Y tras toda una larga vida de servicio a la ley, en el duro mundo que le había tocado conocer, los productos de ese irresistible atractivo siempre habían sido los mismos: mil veces los halló en medio de charcos oscuros detrás de puertas entreabiertas, o convertidos en deshechos en las calles de su ciudad. Y alguna vez también, supo que otros esperarán eternamente a ser descubiertos, ocultos quizás en algún recodo de alguna sombría cañada.

Fue una larga tarde de revelaciones y recuerdos. En la mesa quedaron atrás el sobado diario deportivo del día y dos tazas de café vacías. En la calle empezaba una larga y fría noche sin luna.

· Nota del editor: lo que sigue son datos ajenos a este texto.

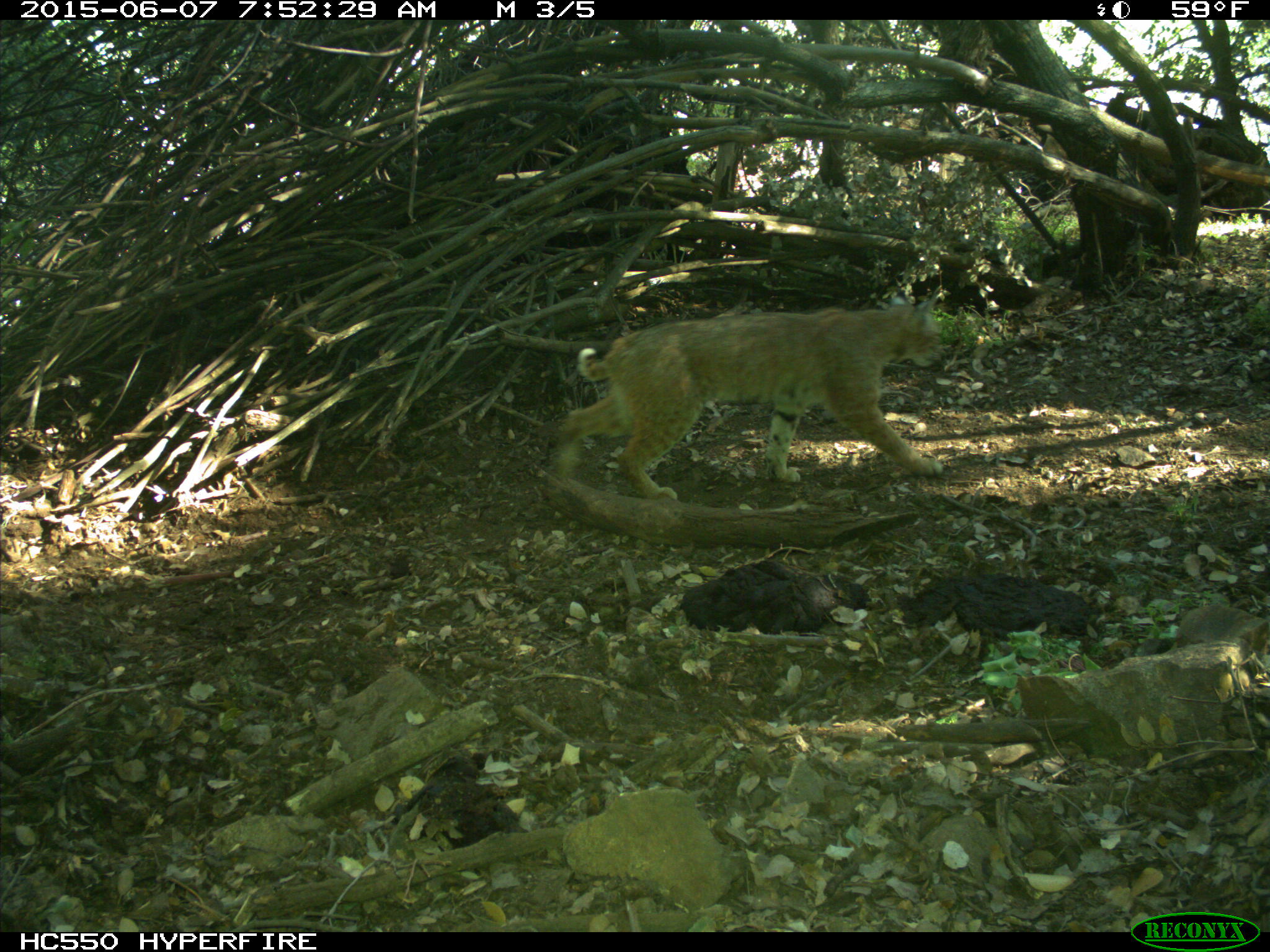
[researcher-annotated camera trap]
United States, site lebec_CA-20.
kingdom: Animalia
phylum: Chordata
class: Mammalia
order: Carnivora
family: Felidae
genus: Lynx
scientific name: Lynx rufus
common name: bobcat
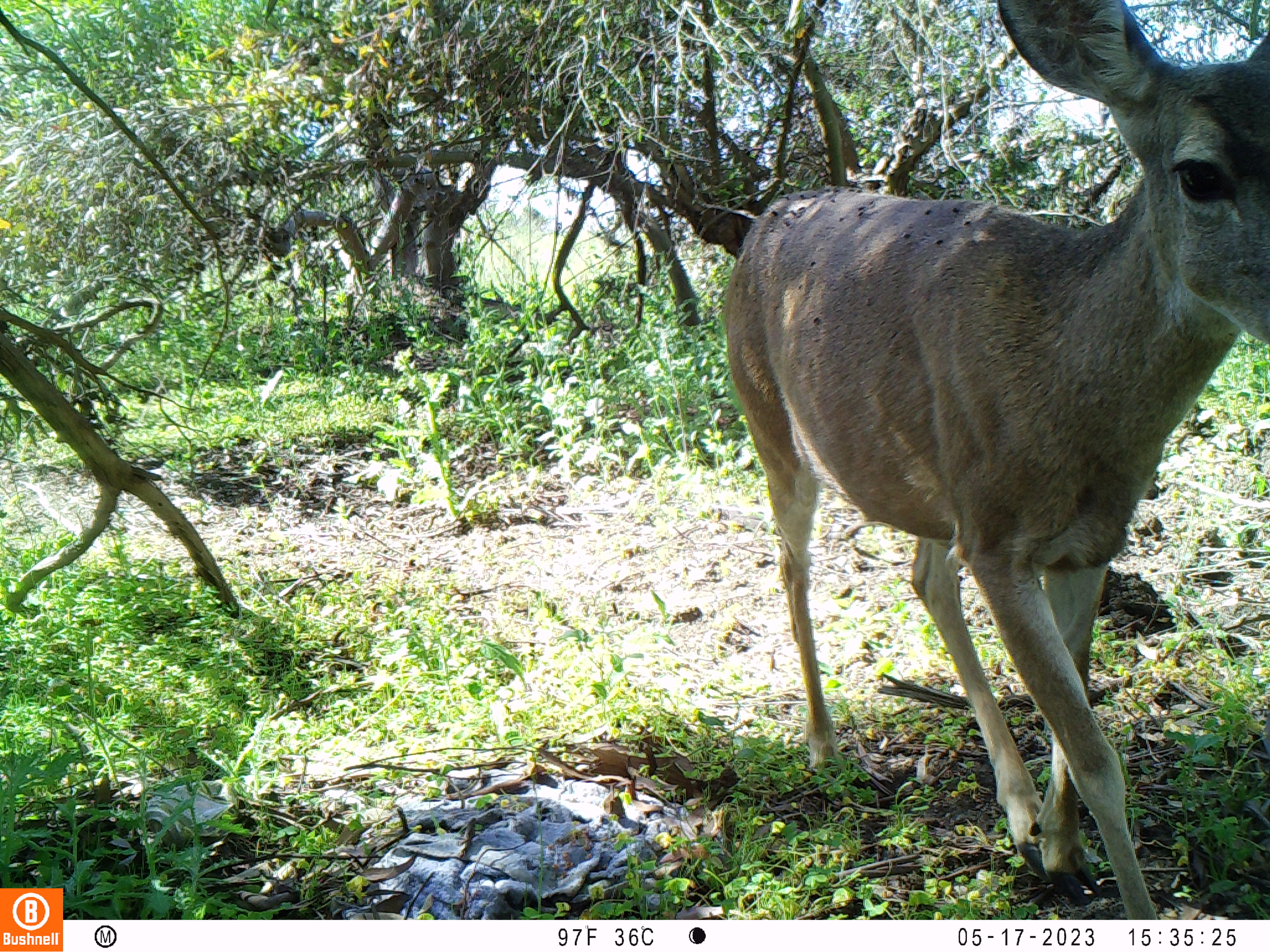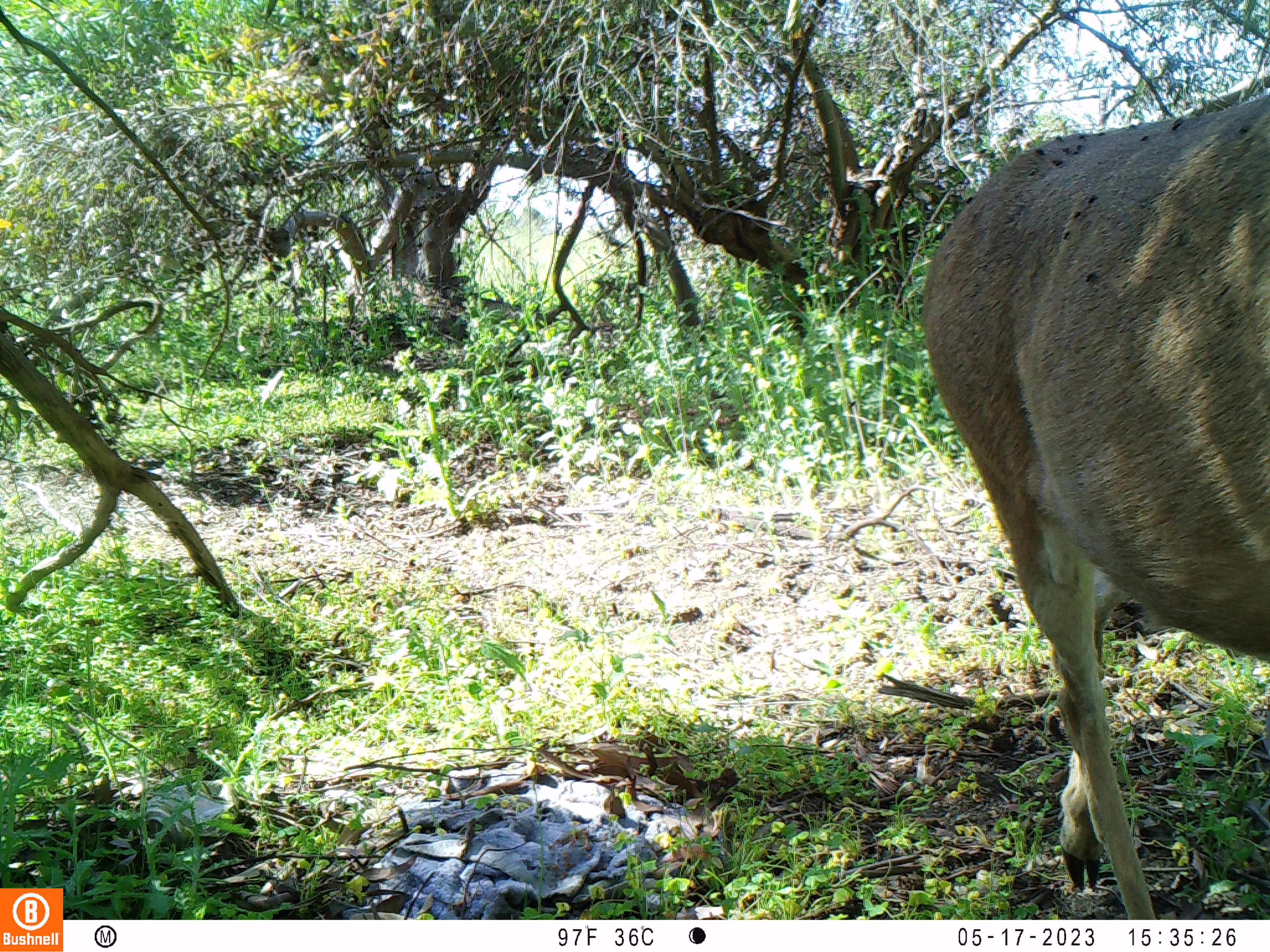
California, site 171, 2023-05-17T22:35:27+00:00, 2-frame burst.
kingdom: Animalia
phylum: Chordata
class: Mammalia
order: Artiodactyla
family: Cervidae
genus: Odocoileus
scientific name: Odocoileus hemionus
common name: mule deer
Mule deer (Odocoileus hemionus).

viernes, 4 de noviembre de 2011

Encontronazos

Hoy en día nos afanamos en medir y controlarlo todo. Nos es muy fácil, ahora que hemos aprendido a guardar en nuestros bolsillos todo el mundo conocido. Nos hemos acostumbrado a tener a nuestro alcance, dentro de pequeños trozos de metal y cristal, todo el conocimiento humano sobre todo lo que ha sido, es y será. Organizado, limpio. Perfecta y digitalmente clasificado.

Nos gusta cada vez más la posibilidad de poder llegar a saberlo todo. Nunca hemos estado más cerca de conseguirlo. Dar respuesta a todas las preguntas. Tener el control definitivo. Quizás por eso en nuestra ansia de conocer medimos y medimos sin cesar, y en este viaje frenético muchas veces no hacemos otra cosa que no entender lo más importante.

Así, deseando comprender el nivel de muerte y destrucción que provocaría el impacto de un gran asteroide contra la Tierra, investigadores de la Universidad de Princeton han desarrollado un nuevo modelo que simula con precisión las consecuencias de uno de estos colosales encontronazos cósmicos.

Sin embargo no sé si alguien se ha propuesto prever el impacto de otros cataclismos más sutiles. ¿Alguna vez modelizaremos la capacidad destructiva del olvido, del desprecio, de una traición, del desencuentro, de una pena enquistada o de un hondo rencor? ¿Controlaremos alguna vez el daño potencial de todas esas devastaciones singulares?

Quizás ahora sepamos dónde estamos en todo momento, pero puede que nunca logremos saber quienes somos realmente. Y por ello, tampoco seremos capaces de corregir la deriva de algunos graves errores de rumbo, esos que terminan por marcar vidas enteras.

Puede que sencillamente nuestra propia naturaleza sea lo bastante sabia para impedirnos conocer lo que es inevitable en nosotros. Y así de este modo podamos seguir asistiendo, ciegos e impotentes, a todos los impactos directos de todos los encontronazos que jalonarán nuestras vidas.